Dataset records
§
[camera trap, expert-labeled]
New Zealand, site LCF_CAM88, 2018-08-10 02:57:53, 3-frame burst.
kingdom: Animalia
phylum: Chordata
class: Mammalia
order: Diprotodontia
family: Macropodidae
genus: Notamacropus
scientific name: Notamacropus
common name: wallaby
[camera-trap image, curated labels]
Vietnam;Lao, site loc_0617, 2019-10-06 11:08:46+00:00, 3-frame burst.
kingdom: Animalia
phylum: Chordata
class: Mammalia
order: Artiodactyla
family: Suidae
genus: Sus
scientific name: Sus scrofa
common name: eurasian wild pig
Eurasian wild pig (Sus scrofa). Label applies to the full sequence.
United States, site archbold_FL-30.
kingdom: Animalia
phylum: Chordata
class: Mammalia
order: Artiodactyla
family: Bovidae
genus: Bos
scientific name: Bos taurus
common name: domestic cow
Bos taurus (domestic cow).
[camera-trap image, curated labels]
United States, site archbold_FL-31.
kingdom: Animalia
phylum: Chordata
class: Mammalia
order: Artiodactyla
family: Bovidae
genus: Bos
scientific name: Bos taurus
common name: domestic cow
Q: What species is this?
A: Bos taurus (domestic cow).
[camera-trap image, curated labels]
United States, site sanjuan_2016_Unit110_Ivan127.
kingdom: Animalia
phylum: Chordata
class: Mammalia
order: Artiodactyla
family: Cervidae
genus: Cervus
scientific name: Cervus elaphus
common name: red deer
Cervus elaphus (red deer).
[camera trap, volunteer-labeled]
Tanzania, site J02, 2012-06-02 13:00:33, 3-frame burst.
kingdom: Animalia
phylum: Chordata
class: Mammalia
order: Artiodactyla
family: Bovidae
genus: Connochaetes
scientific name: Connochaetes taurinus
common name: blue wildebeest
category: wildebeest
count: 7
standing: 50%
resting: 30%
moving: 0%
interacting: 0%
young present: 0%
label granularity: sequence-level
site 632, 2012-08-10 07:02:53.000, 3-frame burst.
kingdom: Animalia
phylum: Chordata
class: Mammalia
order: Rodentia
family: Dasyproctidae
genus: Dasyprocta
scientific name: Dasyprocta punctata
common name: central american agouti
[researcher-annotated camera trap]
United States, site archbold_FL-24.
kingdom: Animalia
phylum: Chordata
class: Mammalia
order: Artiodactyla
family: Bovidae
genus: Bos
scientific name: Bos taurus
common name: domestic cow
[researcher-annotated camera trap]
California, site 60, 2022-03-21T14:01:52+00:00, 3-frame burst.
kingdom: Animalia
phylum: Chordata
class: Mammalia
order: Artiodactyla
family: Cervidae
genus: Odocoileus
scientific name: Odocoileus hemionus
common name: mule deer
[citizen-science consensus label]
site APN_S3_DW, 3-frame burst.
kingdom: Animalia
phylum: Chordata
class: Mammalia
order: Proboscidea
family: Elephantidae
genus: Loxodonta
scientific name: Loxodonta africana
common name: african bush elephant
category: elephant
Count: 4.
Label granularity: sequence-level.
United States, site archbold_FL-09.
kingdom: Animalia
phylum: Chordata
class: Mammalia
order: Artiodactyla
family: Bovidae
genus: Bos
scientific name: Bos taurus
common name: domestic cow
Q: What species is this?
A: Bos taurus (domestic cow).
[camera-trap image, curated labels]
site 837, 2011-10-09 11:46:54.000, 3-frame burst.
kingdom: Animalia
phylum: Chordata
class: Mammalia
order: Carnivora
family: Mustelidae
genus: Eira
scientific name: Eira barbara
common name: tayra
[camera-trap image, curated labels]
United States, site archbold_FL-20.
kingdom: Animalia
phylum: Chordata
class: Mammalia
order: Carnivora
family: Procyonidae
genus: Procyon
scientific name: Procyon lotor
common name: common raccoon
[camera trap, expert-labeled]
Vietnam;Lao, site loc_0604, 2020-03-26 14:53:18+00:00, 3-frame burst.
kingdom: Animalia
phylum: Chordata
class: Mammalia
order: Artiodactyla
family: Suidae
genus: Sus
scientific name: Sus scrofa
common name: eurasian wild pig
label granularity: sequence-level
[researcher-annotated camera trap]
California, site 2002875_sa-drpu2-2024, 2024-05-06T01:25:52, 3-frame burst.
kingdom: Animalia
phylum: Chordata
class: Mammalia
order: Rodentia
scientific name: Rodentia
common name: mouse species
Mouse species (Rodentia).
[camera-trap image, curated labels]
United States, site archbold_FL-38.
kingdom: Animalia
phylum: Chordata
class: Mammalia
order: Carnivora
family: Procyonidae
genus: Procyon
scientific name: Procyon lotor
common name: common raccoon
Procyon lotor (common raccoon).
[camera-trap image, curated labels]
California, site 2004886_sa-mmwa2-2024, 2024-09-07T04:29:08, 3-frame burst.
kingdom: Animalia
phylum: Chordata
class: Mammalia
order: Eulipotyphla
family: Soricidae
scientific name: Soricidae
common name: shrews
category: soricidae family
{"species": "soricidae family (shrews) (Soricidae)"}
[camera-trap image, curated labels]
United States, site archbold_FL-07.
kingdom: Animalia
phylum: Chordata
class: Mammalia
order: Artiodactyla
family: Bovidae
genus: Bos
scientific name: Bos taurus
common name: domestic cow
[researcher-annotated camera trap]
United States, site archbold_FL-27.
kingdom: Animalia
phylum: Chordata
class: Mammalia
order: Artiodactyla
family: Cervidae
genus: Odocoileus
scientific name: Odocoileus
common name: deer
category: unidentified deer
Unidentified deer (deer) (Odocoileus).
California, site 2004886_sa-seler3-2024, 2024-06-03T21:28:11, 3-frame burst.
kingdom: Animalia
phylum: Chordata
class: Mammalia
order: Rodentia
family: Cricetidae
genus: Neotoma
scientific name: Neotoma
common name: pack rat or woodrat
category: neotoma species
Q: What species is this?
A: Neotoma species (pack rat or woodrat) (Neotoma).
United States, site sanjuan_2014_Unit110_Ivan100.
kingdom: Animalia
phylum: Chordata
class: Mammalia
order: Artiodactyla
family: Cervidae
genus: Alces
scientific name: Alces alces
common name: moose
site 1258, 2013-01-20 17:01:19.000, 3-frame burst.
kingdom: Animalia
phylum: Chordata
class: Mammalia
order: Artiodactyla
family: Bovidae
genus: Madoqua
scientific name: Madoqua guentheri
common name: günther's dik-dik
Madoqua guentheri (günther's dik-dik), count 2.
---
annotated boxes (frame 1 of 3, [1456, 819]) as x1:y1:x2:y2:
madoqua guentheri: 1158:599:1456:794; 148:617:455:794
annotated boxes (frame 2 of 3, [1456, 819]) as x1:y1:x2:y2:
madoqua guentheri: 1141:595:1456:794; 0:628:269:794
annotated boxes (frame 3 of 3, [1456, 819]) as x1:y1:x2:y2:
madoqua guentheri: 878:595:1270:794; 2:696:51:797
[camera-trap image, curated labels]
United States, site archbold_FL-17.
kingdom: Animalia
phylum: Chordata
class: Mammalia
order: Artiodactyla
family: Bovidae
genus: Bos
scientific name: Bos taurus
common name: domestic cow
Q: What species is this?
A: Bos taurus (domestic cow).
§
TASK PROMPT → Each entry above must be repeated word for word.

EXPECTED ANSWER →
[camera trap, expert-labeled]
New Zealand, site LCF_CAM88, 2018-08-10 02:57:53, 3-frame burst.
kingdom: Animalia
phylum: Chordata
class: Mammalia
order: Diprotodontia
family: Macropodidae
genus: Notamacropus
scientific name: Notamacropus
common name: wallaby
[camera-trap image, curated labels]
Vietnam;Lao, site loc_0617, 2019-10-06 11:08:46+00:00, 3-frame burst.
kingdom: Animalia
phylum: Chordata
class: Mammalia
order: Artiodactyla
family: Suidae
genus: Sus
scientific name: Sus scrofa
common name: eurasian wild pig
Eurasian wild pig (Sus scrofa). Label applies to the full sequence.
United States, site archbold_FL-30.
kingdom: Animalia
phylum: Chordata
class: Mammalia
order: Artiodactyla
family: Bovidae
genus: Bos
scientific name: Bos taurus
common name: domestic cow
Bos taurus (domestic cow).
[camera-trap image, curated labels]
United States, site archbold_FL-31.
kingdom: Animalia
phylum: Chordata
class: Mammalia
order: Artiodactyla
family: Bovidae
genus: Bos
scientific name: Bos taurus
common name: domestic cow
Q: What species is this?
A: Bos taurus (domestic cow).
[camera-trap image, curated labels]
United States, site sanjuan_2016_Unit110_Ivan127.
kingdom: Animalia
phylum: Chordata
class: Mammalia
order: Artiodactyla
family: Cervidae
genus: Cervus
scientific name: Cervus elaphus
common name: red deer
Cervus elaphus (red deer).
[camera trap, volunteer-labeled]
Tanzania, site J02, 2012-06-02 13:00:33, 3-frame burst.
kingdom: Animalia
phylum: Chordata
class: Mammalia
order: Artiodactyla
family: Bovidae
genus: Connochaetes
scientific name: Connochaetes taurinus
common name: blue wildebeest
category: wildebeest
count: 7
standing: 50%
resting: 30%
moving: 0%
interacting: 0%
young present: 0%
label granularity: sequence-level
site 632, 2012-08-10 07:02:53.000, 3-frame burst.
kingdom: Animalia
phylum: Chordata
class: Mammalia
order: Rodentia
family: Dasyproctidae
genus: Dasyprocta
scientific name: Dasyprocta punctata
common name: central american agouti
[researcher-annotated camera trap]
United States, site archbold_FL-24.
kingdom: Animalia
phylum: Chordata
class: Mammalia
order: Artiodactyla
family: Bovidae
genus: Bos
scientific name: Bos taurus
common name: domestic cow
[researcher-annotated camera trap]
California, site 60, 2022-03-21T14:01:52+00:00, 3-frame burst.
kingdom: Animalia
phylum: Chordata
class: Mammalia
order: Artiodactyla
family: Cervidae
genus: Odocoileus
scientific name: Odocoileus hemionus
common name: mule deer
[citizen-science consensus label]
site APN_S3_DW, 3-frame burst.
kingdom: Animalia
phylum: Chordata
class: Mammalia
order: Proboscidea
family: Elephantidae
genus: Loxodonta
scientific name: Loxodonta africana
common name: african bush elephant
category: elephant
Count: 4.
Label granularity: sequence-level.
United States, site archbold_FL-09.
kingdom: Animalia
phylum: Chordata
class: Mammalia
order: Artiodactyla
family: Bovidae
genus: Bos
scientific name: Bos taurus
common name: domestic cow
Q: What species is this?
A: Bos taurus (domestic cow).
[camera-trap image, curated labels]
site 837, 2011-10-09 11:46:54.000, 3-frame burst.
kingdom: Animalia
phylum: Chordata
class: Mammalia
order: Carnivora
family: Mustelidae
genus: Eira
scientific name: Eira barbara
common name: tayra
[camera-trap image, curated labels]
United States, site archbold_FL-20.
kingdom: Animalia
phylum: Chordata
class: Mammalia
order: Carnivora
family: Procyonidae
genus: Procyon
scientific name: Procyon lotor
common name: common raccoon
[camera trap, expert-labeled]
Vietnam;Lao, site loc_0604, 2020-03-26 14:53:18+00:00, 3-frame burst.
kingdom: Animalia
phylum: Chordata
class: Mammalia
order: Artiodactyla
family: Suidae
genus: Sus
scientific name: Sus scrofa
common name: eurasian wild pig
label granularity: sequence-level
[researcher-annotated camera trap]
California, site 2002875_sa-drpu2-2024, 2024-05-06T01:25:52, 3-frame burst.
kingdom: Animalia
phylum: Chordata
class: Mammalia
order: Rodentia
scientific name: Rodentia
common name: mouse species
Mouse species (Rodentia).
[camera-trap image, curated labels]
United States, site archbold_FL-38.
kingdom: Animalia
phylum: Chordata
class: Mammalia
order: Carnivora
family: Procyonidae
genus: Procyon
scientific name: Procyon lotor
common name: common raccoon
Procyon lotor (common raccoon).
[camera-trap image, curated labels]
California, site 2004886_sa-mmwa2-2024, 2024-09-07T04:29:08, 3-frame burst.
kingdom: Animalia
phylum: Chordata
class: Mammalia
order: Eulipotyphla
family: Soricidae
scientific name: Soricidae
common name: shrews
category: soricidae family
{"species": "soricidae family (shrews) (Soricidae)"}
[camera-trap image, curated labels]
United States, site archbold_FL-07.
kingdom: Animalia
phylum: Chordata
class: Mammalia
order: Artiodactyla
family: Bovidae
genus: Bos
scientific name: Bos taurus
common name: domestic cow
[researcher-annotated camera trap]
United States, site archbold_FL-27.
kingdom: Animalia
phylum: Chordata
class: Mammalia
order: Artiodactyla
family: Cervidae
genus: Odocoileus
scientific name: Odocoileus
common name: deer
category: unidentified deer
Unidentified deer (deer) (Odocoileus).
California, site 2004886_sa-seler3-2024, 2024-06-03T21:28:11, 3-frame burst.
kingdom: Animalia
phylum: Chordata
class: Mammalia
order: Rodentia
family: Cricetidae
genus: Neotoma
scientific name: Neotoma
common name: pack rat or woodrat
category: neotoma species
Q: What species is this?
A: Neotoma species (pack rat or woodrat) (Neotoma).
United States, site sanjuan_2014_Unit110_Ivan100.
kingdom: Animalia
phylum: Chordata
class: Mammalia
order: Artiodactyla
family: Cervidae
genus: Alces
scientific name: Alces alces
common name: moose
site 1258, 2013-01-20 17:01:19.000, 3-frame burst.
kingdom: Animalia
phylum: Chordata
class: Mammalia
order: Artiodactyla
family: Bovidae
genus: Madoqua
scientific name: Madoqua guentheri
common name: günther's dik-dik
Madoqua guentheri (günther's dik-dik), count 2.
---
annotated boxes (frame 1 of 3, [1456, 819]) as x1:y1:x2:y2:
madoqua guentheri: 1158:599:1456:794; 148:617:455:794
annotated boxes (frame 2 of 3, [1456, 819]) as x1:y1:x2:y2:
madoqua guentheri: 1141:595:1456:794; 0:628:269:794
annotated boxes (frame 3 of 3, [1456, 819]) as x1:y1:x2:y2:
madoqua guentheri: 878:595:1270:794; 2:696:51:797
[camera-trap image, curated labels]
United States, site archbold_FL-17.
kingdom: Animalia
phylum: Chordata
class: Mammalia
order: Artiodactyla
family: Bovidae
genus: Bos
scientific name: Bos taurus
common name: domestic cow
Q: What species is this?
A: Bos taurus (domestic cow).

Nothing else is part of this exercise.